Copts in the Upper Egyptian provinces of Assiut and Minya, known to be strongholds of Islamist groups, have been victims of a spate of crime lately which left several killed or kidnapped.
In Assiut, the schoolteacher Hanan Ayad was strangled to death yesterday morning. Ayad’s husband had taken their two young children to school, and she was alone in the house getting ready to go to work. The police are investigating the crime.
Yesterday also saw the Assiut Coptic doctor, Milad Shawqy, 45, kidnapped and led to an unknown destination. His family was contacted and asked to pay a ransom of EGP500,000. The doctor had been driving home late in the evening from his clinic in the nearby village of al-Atimiya, Badari, when he was stopped by unknown assailants with machine guns. He had with him his young assistant and a Muslim pharmacist who works in the same village and who needed a lift to town. The assailants let the two men go, but took Shawqy away. His family filed a report with the police.
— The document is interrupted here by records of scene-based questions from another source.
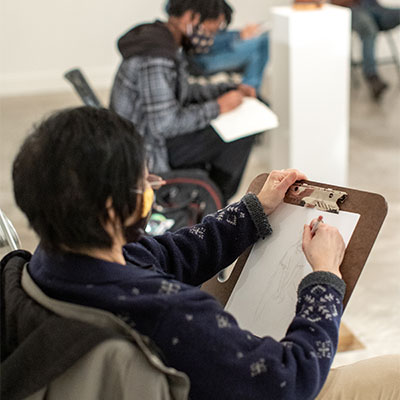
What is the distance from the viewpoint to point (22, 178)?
91cm

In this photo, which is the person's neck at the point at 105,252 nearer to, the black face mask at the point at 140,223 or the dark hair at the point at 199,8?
the black face mask at the point at 140,223

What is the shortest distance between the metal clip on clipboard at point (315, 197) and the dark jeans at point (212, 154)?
1356mm

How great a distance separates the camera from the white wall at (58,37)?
5.45 m

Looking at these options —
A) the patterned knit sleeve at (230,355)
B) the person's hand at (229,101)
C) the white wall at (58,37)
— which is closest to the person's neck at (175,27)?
the person's hand at (229,101)

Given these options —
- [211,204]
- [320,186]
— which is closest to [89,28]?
[211,204]

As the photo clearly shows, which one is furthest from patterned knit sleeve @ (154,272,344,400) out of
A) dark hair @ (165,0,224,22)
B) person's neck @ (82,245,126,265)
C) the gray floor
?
dark hair @ (165,0,224,22)

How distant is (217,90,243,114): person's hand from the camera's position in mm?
2617

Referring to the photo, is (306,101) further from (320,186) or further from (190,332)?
(190,332)

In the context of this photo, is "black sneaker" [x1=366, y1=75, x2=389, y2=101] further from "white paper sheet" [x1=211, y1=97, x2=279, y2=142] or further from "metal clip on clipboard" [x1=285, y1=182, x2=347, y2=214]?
"metal clip on clipboard" [x1=285, y1=182, x2=347, y2=214]

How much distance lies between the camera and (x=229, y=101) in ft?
8.65

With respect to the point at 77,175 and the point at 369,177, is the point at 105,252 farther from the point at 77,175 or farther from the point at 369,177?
the point at 369,177

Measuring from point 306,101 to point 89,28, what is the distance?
3060mm

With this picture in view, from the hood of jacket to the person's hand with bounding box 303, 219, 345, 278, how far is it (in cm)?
→ 142

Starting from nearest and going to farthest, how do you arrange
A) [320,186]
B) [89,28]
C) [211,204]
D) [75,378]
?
[75,378] → [320,186] → [211,204] → [89,28]
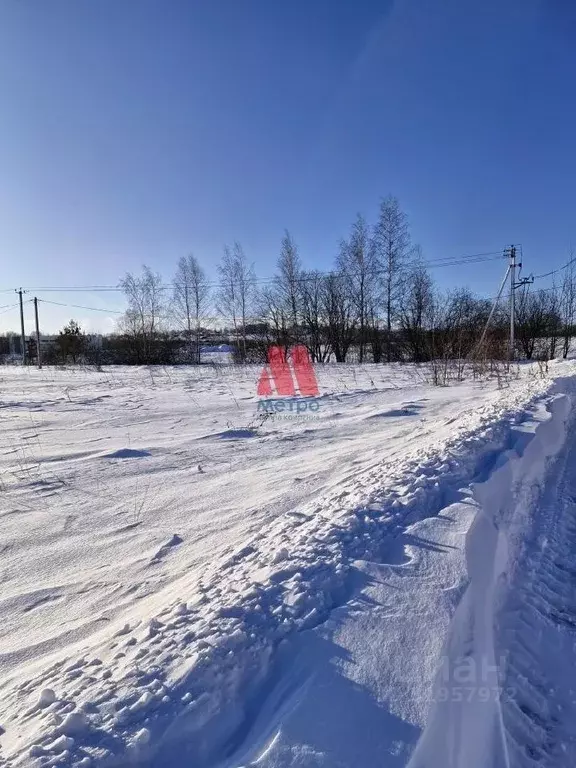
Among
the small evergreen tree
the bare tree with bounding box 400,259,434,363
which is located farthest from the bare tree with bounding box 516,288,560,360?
the small evergreen tree

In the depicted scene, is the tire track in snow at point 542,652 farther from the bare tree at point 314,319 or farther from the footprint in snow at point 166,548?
the bare tree at point 314,319

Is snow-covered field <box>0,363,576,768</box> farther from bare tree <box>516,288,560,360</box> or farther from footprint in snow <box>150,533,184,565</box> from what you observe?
bare tree <box>516,288,560,360</box>

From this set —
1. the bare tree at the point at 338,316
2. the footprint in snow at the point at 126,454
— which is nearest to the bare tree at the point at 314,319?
the bare tree at the point at 338,316

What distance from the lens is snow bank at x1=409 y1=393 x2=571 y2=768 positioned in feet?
4.18

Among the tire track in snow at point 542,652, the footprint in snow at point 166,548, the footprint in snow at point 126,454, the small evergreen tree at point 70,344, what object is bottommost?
the tire track in snow at point 542,652

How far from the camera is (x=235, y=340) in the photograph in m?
27.0

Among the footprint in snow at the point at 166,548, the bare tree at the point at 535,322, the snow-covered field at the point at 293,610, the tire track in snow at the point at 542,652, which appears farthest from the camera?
the bare tree at the point at 535,322

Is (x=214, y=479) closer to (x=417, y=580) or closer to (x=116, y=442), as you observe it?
(x=116, y=442)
Last Friday, another Coptic young man Waheed Abdel-Moniem Yacoub (photo) who had been kidnapped in the Assiut village of Habalsa in Quossiya was found dead. Yacoub’s body, which bore signs of torture, was packed in a sac and thrown by the sidewalk. His kidnappers had demanded a ransom of EGP1,200,000 from his family, but the family was not able to come up with the huge sum.
And in Minya, again last week, the 26-year-old Coptic barber Hany Shafiq Zakher was found shot to death in a small field which he plants with a friend near his home village of Dalga in Deir Muwwas. Zakher leaves behind a young widow and a baby boy.
That same day, another Copt from Dalga, the 40-year-old Henein Abdullah Henein was abducted at gunpoint. He is still held at some unknown place.
The Copts of Dalga especially have been victims of Islamist attacks ever since the Islamist president Muhammad Mursi was ousted on 3 July in the wake of the 30-million mass protests on 30 June that demanded his ouster. Some 43 Coptic houses in Dalga were plundered and burned; their owners were obliged to leave their homes since they had become un-habitable. Many other Coptic families left town for fear of their lives, and because they could not afford to pay the tribute money regularly demanded of them at the hands of the Islamists. Several of the abandoned Coptic houses were seized by the Islamists, and the original owner names erased and replaced by the Islamists’s names as the new owners.